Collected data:
------------------------------------------------------------------------

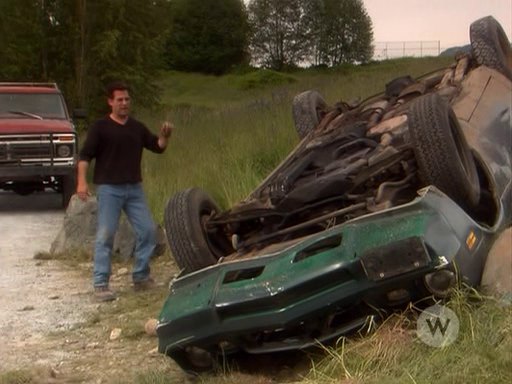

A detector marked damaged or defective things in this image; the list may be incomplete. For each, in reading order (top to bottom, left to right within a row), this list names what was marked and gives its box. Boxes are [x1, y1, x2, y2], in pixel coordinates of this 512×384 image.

overturned green car [158, 15, 510, 372]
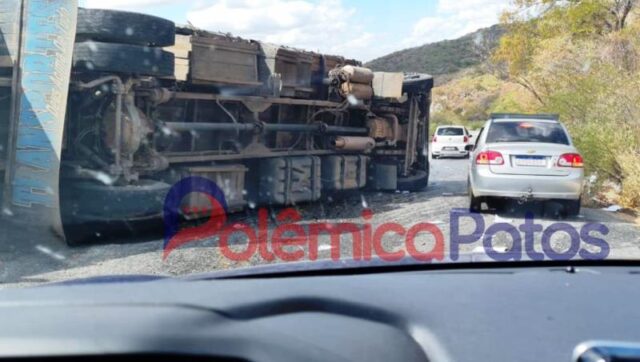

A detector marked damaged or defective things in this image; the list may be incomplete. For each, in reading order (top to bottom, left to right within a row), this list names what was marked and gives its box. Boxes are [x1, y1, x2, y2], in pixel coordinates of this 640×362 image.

overturned truck [1, 5, 436, 242]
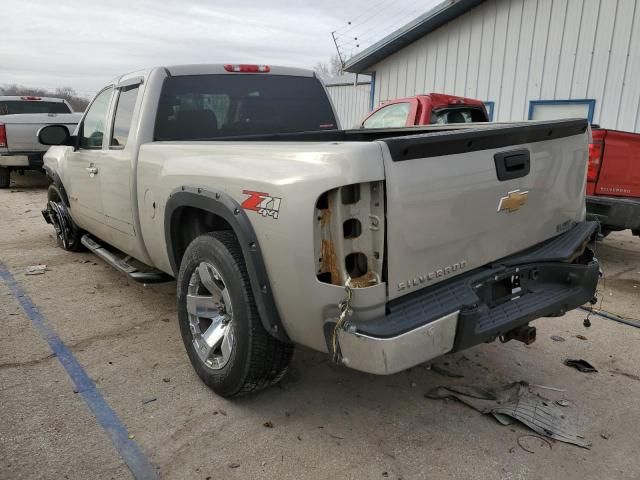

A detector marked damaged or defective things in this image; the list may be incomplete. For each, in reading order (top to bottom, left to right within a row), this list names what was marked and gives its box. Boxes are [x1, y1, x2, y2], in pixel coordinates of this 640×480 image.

damaged pickup truck bed [40, 64, 600, 398]
dented rear bumper [340, 221, 600, 376]
taillight housing broken [588, 141, 604, 184]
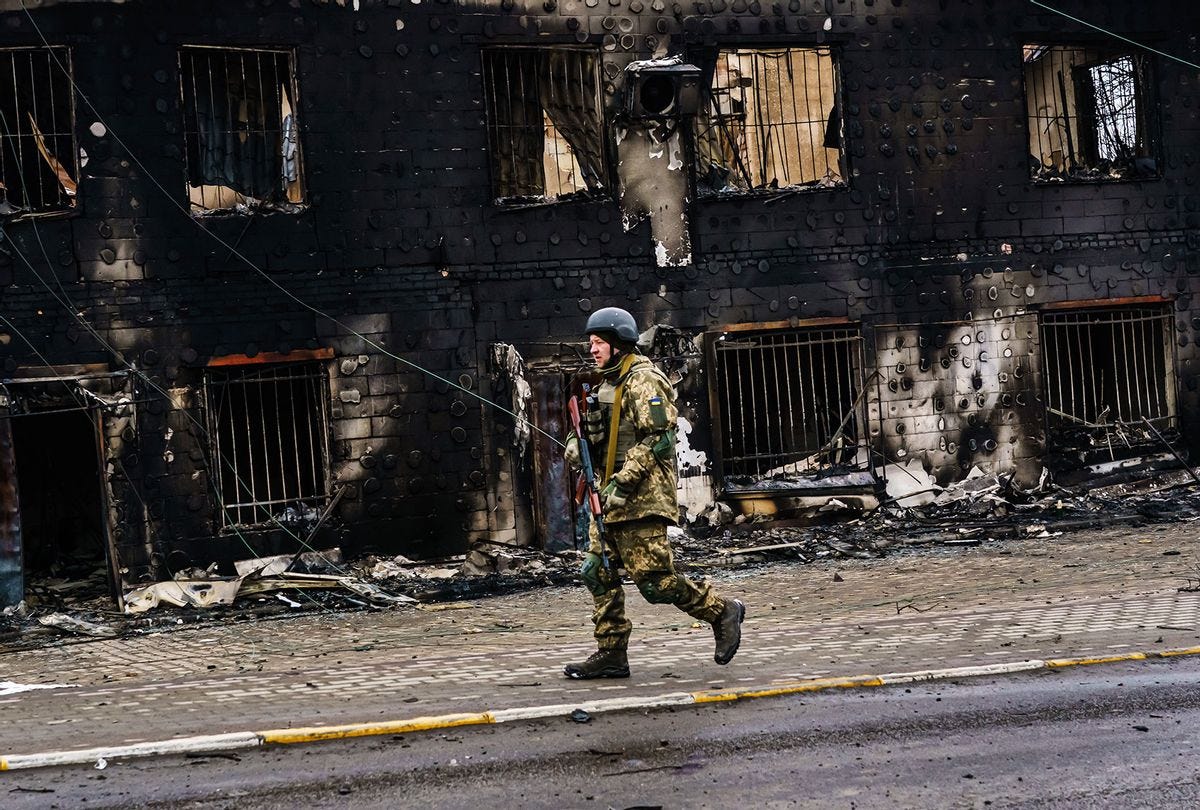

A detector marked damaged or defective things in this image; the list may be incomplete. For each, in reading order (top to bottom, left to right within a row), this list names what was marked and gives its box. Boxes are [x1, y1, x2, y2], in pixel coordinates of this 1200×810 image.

broken window [0, 47, 78, 216]
broken window [182, 45, 308, 211]
broken window [480, 47, 604, 204]
broken window [692, 48, 844, 196]
broken window [1016, 44, 1160, 180]
broken window [204, 362, 330, 528]
burnt building [2, 0, 1200, 608]
broken window [708, 326, 868, 482]
broken window [1040, 304, 1168, 442]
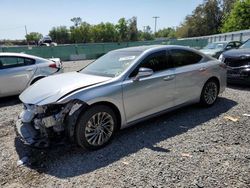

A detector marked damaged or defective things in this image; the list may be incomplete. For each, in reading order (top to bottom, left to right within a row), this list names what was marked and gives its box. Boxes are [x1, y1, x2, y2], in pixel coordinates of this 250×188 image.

crumpled hood [21, 71, 111, 105]
damaged front end [15, 100, 84, 148]
front fender damage [15, 99, 87, 148]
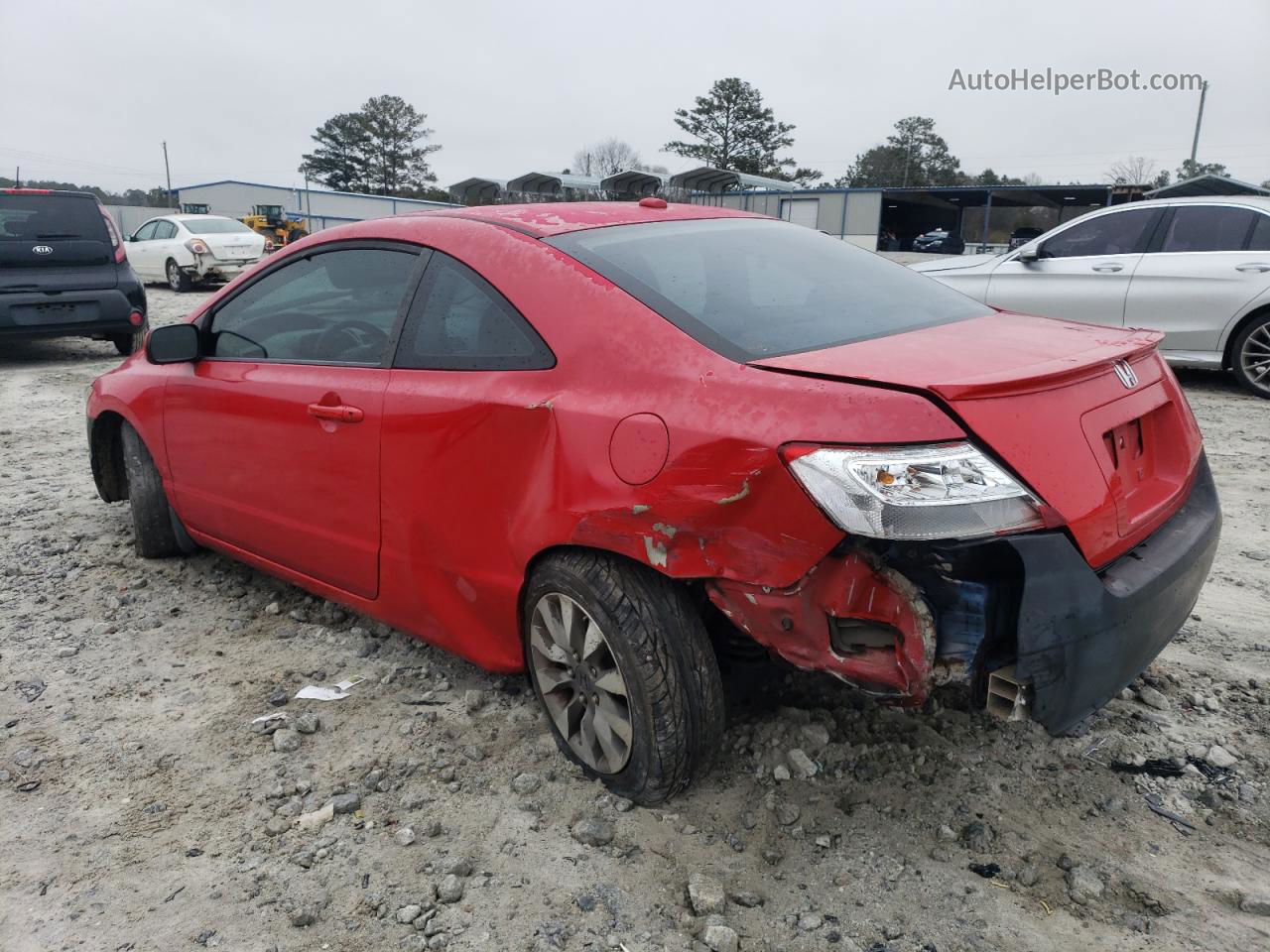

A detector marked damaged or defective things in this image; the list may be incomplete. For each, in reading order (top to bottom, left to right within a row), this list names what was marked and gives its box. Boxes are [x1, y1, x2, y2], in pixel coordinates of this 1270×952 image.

damaged rear bumper [705, 454, 1218, 736]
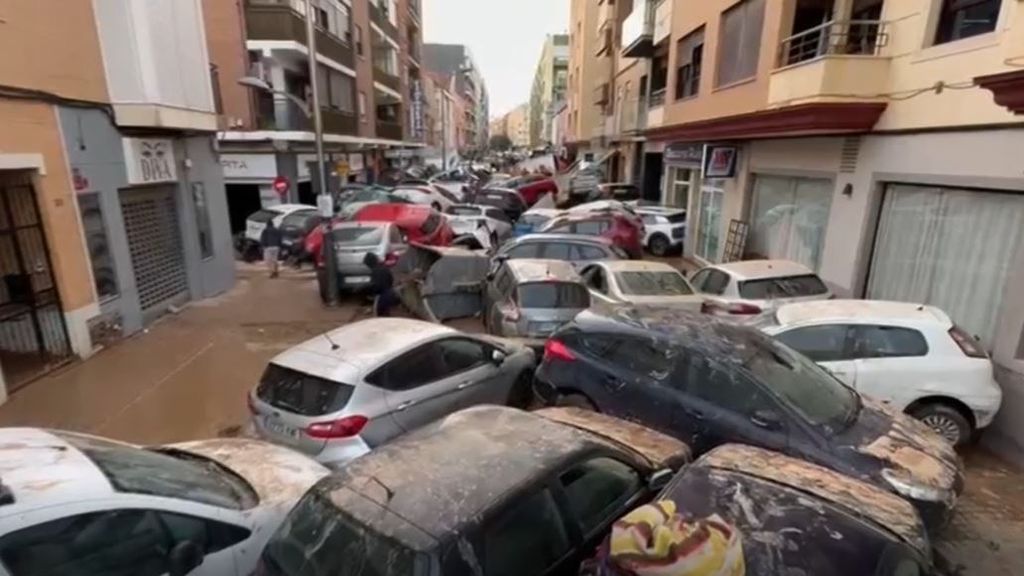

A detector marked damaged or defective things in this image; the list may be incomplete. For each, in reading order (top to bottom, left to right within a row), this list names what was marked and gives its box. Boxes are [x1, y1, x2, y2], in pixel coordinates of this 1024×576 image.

damaged vehicle [482, 260, 588, 348]
crashed vehicle [486, 260, 596, 348]
damaged vehicle [0, 426, 326, 576]
crashed vehicle [0, 426, 326, 576]
damaged vehicle [248, 318, 536, 470]
crashed vehicle [253, 404, 692, 576]
damaged vehicle [256, 404, 692, 576]
crashed vehicle [540, 304, 964, 532]
damaged vehicle [540, 306, 964, 532]
crashed vehicle [608, 446, 936, 576]
damaged vehicle [624, 446, 936, 576]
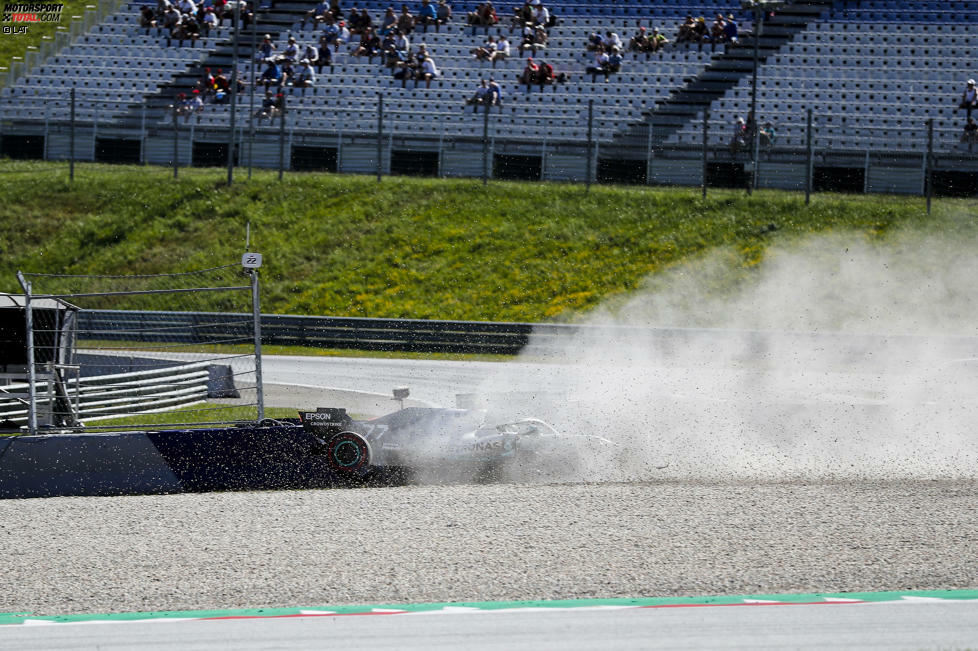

------------------------------------------------------------------------

» **Requirement**
Take the line that holds "this 1024×576 image." as the start and the last line of the data as the end. Copy only those lines exactly, both ends included, except the pictures.

» **Output of the task**
A detector marked damaged or defective things in this image; the list may be incomplete. For each, in reading order (top to bottom, left to right within a row), this list names what was marked and gives its box. Boxes are [x1, y1, x2, y2], in pixel coordinates of this 1024×576 image.

damaged vehicle [482, 260, 588, 348]
crashed vehicle [486, 260, 596, 348]
damaged vehicle [0, 426, 326, 576]
crashed vehicle [0, 426, 326, 576]
damaged vehicle [248, 318, 536, 470]
crashed vehicle [253, 404, 692, 576]
damaged vehicle [256, 404, 692, 576]
crashed vehicle [540, 304, 964, 532]
damaged vehicle [540, 306, 964, 532]
crashed vehicle [608, 446, 936, 576]
damaged vehicle [624, 446, 936, 576]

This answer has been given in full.